George Louthan, who designs the badge for the DefCon LGBTQ+ social group QueerCon, says the tariffs have taken a big chunk out of the group’s fundraising efforts. “The threat of unpredictability in moving goods across the border, to us, is a bigger threat than import duties,” he says. “It’s made it much more expensive to do this.”
But in developing QueerCon’s badge this year, Louthan found some intriguing familiarity in the complexity of the tariff codes.
“If you read the descriptions for various HTS [Harmonized Tariff Schedule] codes, they read like a Choose Your [Own] Adventure decision tree,” he says. “They read like code. I don’t know if it’s dangerous for the administration to suddenly educate hackers about trade policy, but it’s something that hackers might take to more than they expect.”
The impact of Trump’s tariffs has been detrimental to U.S. businesses and consumers, experts say, and the latest round of tariffs, announced on August 1, are expected to intensify the situation. A May 2019 analysis by CNBC concluded that the tariffs in total amount to one of the largest tax increases on U.S. consumers since 1993, costing the average U.S. household $831 per year.
Testimony by tech company representatives in Washington, D.C., given in May to the U.S. Trade Representative, portrays a uniformly negative reaction to the tariffs.
“The imposition and increasing of tariffs both in round three and now in round four has created significant business uncertainty for iRobot, as a small cap publicly traded company. As a result, iRobot will not be able to increase its research and development spending, preventing it from hiring more well-paid, highly skilled American workers,” testified Colin Angle, co-founder of Massachusetts-based iRobot.

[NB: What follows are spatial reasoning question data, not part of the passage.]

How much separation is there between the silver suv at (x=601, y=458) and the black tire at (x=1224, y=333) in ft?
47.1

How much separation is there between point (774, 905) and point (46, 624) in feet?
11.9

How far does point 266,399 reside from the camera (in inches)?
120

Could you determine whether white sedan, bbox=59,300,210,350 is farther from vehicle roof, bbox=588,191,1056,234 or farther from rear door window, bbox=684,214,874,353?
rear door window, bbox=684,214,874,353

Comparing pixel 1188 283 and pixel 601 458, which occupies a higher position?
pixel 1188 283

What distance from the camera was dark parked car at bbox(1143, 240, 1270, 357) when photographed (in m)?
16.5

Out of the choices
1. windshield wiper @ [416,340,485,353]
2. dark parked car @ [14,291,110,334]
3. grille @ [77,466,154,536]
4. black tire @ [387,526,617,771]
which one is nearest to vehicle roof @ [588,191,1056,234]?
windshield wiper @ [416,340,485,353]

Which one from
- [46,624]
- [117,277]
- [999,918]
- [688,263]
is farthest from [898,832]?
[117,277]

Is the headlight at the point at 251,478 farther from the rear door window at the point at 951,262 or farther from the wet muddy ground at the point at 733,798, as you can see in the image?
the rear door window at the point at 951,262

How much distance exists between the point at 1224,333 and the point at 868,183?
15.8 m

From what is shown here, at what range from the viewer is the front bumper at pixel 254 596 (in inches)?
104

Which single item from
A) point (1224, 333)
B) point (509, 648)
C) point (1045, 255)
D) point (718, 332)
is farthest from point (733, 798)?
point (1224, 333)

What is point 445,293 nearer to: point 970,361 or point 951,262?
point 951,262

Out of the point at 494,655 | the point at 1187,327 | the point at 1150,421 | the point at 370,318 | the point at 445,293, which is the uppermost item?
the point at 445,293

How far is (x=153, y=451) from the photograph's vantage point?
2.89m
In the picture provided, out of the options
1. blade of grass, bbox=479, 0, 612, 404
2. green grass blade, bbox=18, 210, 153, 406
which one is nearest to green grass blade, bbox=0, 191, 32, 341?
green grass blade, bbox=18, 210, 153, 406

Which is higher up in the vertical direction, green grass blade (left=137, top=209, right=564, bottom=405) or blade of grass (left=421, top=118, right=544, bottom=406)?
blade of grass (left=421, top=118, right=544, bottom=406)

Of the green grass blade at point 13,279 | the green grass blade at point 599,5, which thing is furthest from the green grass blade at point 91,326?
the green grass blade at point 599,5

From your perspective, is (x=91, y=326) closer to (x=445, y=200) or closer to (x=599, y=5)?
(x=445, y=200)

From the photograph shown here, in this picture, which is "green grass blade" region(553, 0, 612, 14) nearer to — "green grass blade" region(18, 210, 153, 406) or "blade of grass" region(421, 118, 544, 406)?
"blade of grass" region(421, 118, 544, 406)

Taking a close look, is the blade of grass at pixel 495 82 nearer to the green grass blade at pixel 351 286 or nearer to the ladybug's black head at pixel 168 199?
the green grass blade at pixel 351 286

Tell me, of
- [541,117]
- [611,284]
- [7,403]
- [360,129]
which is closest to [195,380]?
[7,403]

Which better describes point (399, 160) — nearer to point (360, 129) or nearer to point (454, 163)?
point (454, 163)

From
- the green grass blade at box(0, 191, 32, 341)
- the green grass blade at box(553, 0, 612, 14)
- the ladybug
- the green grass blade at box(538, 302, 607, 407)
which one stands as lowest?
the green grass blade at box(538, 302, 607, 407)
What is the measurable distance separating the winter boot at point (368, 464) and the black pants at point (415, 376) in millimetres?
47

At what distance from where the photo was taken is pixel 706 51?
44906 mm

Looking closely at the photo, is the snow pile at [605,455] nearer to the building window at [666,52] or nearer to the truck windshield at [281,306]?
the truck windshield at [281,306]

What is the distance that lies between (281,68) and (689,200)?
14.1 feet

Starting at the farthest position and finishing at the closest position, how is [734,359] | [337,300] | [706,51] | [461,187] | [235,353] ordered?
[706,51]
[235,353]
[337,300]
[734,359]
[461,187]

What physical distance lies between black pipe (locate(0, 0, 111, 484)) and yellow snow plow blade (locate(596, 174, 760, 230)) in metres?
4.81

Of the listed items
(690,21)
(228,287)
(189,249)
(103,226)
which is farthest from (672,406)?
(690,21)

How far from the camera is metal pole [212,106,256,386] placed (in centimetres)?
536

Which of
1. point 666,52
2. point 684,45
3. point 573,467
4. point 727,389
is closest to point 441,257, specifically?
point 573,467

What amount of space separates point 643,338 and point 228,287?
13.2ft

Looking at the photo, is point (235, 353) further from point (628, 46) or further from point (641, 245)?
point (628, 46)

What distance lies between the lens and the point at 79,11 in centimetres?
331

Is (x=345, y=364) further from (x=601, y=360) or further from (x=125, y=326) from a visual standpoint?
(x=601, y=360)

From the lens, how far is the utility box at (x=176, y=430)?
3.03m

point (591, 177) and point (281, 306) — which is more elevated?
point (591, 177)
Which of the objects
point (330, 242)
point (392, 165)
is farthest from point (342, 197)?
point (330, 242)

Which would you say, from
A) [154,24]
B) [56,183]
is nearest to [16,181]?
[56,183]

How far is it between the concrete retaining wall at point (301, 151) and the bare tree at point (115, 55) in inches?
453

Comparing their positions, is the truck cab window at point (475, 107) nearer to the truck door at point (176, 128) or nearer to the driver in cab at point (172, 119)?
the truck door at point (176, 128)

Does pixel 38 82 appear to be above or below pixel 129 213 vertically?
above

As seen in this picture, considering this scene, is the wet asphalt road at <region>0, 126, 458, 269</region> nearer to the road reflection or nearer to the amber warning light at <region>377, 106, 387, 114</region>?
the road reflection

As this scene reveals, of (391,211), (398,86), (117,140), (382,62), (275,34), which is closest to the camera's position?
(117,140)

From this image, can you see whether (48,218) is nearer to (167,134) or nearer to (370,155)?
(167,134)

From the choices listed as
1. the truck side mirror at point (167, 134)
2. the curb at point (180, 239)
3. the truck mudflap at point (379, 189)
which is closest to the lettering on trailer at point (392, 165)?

“Element is the only remaining American TV factory. We’re doing exactly what the [Trump] administration is asking of American companies. We alone are fighting to re-shore and grow an industry that left America decades ago. Yet, if the administration proceeds to implement a List 4 tariff on LCD panels and mainboards, Element will be forced to permanently shut down its U.S. factory and move production offshore,” wrote David Baer, general counsel for Element Electronics.
In real dollars, think of the impact like this: If Apple didn’t have so much cash on hand, JPMorgan Chase estimates that the company would have to raise iPhone prices by more than $100 to offset the tariffs. And it still may raise prices on its phones due to the tariffs.
“If China can’t sell to America, it can sell to South Korea and do a middle man without the tariffs involved. The longer the trade war lasts, the more these intermediaries will grow, like veins after a heart attack,” says Craig Medlen, professor of economics at Silicon Valley’s Menlo College.
“If we were able to replace everything from China in the U.S., I’d have no problem buying it here,” Adams notes, though he acknowledges that building that infrastructure is years away—if at all. “Tacking on any more tariffs would have killed us.”
And at least in the short term, manufacturers of all sizes can bet on one thing: More tariffs are due in September.
Update on August 8 at 8:35 a.m. PDT: Added comment from DefCon.